I confess having little interest in the Paula Deen story, most likely like most of you. There seems little abnormal or interesting about Deen’s racism except, perhaps, her openness about it. When hearing about it on NPR, I thought, “Well, it’s a cool case of a private lawsuit shining a light on a much bigger problem.” I’ve spent a tiny amount of time trying to learn more about Lisa T. Jackson’s lawsuit against Deen and her brother, Bubba, and I haven’t really found anything substantive. It seems Paula and Bubba Deen made a hellish work environment, and one of their managers took ‘em to court over it. As I said, kind of cool that the lawsuit unearthed an actual social problem and is making a racist pay in ways far beyond the $1.2 million Jackson is seeking. Of course, though, Deen has become a scapegoat for a nation’s ills and the brouhaha over her casual racism is obscuring a wider conversation about race in America. It’s cool she’s gonna “pay” in ways she didn’t expect, but Deen is just another one of those “bad” or “immoral” people rather than a reflection of a society, an era, and a history.
Michael W. Twitty—a chef, food historian, southerner, and blogger—gets all this and more. Twitty recently composed a beautiful “Open Letter to Paula Deen” that not only digs into the true complications Deen’s testimony has brought up, but he does so with an empathetic nobility that is quite breath-taking. Plus, he doesn’t let Deen, her brother, her family, or her history off the hook. Not one bit. I encourage readers to read this letter in full, but here are some highlights:
“You and I are both human, we are both Americans, we are both quite “healthily” built, and yet none of these labels is more profound for me than the fact we are both Southern. Sweet tea runs in our blood, in fact is our blood…What I understand to be true, a lot of your critics don’t…which is, as Southerners our ancestors co-created the food and hospitality and manners which you were born to 66 years ago and I, thirty-six. In the words of scholar Mechal Sobel, this was “a world they made together,” but beyond that, it is a world we make together. So I speak to you as a fellow Southerner, a cousin if you will, not as a combatant.”

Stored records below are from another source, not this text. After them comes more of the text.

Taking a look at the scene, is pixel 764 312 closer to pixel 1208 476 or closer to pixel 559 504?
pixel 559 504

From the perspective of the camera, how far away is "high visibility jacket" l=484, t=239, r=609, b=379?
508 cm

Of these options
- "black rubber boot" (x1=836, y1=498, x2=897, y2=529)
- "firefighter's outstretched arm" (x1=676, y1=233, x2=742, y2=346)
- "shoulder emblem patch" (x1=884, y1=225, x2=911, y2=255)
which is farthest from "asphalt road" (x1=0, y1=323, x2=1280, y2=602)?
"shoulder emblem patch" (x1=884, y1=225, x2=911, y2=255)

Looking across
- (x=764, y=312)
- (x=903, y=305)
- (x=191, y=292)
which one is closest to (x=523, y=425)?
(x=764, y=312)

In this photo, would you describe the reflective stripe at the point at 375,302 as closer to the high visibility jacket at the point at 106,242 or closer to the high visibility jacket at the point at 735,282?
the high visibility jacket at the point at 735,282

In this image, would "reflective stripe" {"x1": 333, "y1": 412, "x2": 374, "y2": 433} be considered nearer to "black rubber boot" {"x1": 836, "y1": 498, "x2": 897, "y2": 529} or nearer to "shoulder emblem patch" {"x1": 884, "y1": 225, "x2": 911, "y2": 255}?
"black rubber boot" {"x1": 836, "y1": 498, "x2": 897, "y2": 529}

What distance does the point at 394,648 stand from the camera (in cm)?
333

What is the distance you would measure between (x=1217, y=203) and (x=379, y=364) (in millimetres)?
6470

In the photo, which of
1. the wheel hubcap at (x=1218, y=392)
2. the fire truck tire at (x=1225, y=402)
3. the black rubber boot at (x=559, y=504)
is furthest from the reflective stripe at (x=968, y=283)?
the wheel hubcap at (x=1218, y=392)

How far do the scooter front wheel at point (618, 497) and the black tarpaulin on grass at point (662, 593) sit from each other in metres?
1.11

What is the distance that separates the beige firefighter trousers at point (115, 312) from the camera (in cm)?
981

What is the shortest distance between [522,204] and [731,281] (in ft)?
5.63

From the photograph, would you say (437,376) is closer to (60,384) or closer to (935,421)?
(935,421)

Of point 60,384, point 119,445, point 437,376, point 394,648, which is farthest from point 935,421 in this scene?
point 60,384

“Systemic racism in the world of Southern food and public discourse not your past epithets are what really piss me off. There is so much press and so much activity around Southern food and yet the diversity of people of color engaged in this art form and telling and teaching its history and giving it a future are often passed up or disregarded. Gentrification in our cities, the lack of attention to Southern food deserts often inhabited by the non-elites that aren’t spoken about, the ignorance and ignoring of voices beyond a few token Black cooks/chefs or being called on to speak to our issues as an afterthought is what gets me mad. In the world of Southern food, we are lacking a diversity of voices and that does not just mean Black people—or Black perspectives! We are surrounded by culinary injustice where some Southerners take credit for things that enslaved Africans and their descendants played key roles in innovating. “
“Don’t forget that the Southern food you have been crowned the queen of was made into an art largely in the hands of enslaved cooks, some like the ones who prepared food on your ancestor’s Georgia plantation. You, just like me cousin, stand squarely on what late playwright August Wilson called, “the self defining ground of the slave quarter.” There and in the big house kitchen, Africa, Europe and Native America(s) melded and became a fluid genre of world cuisine known as Southern food.”
The kicker here is that Twitty ends his letter with an honest invitation to come cook with him at a North Carolina plantation where he’ll be celebrating African American foodways and cooking in a 19th century style. “This isn’t publicity this is opportunity,” Twitty graciously writes, “Leave the cameras at home. Don’t worry, it’s cool, nobody will harm you if you’re willing to walk to the Mourner’s Bench. Better yet, I’ll be there right with you.”
A remarkable letter and a testament to the human spirit. Deen has an amazing and quite undeserved chance to act, learn, and grow, rather than side-step and explain away. I hope she can learn to walk the walk. She has already found (hopefully she’ll read Twitty’s letter) an inspiring mentor.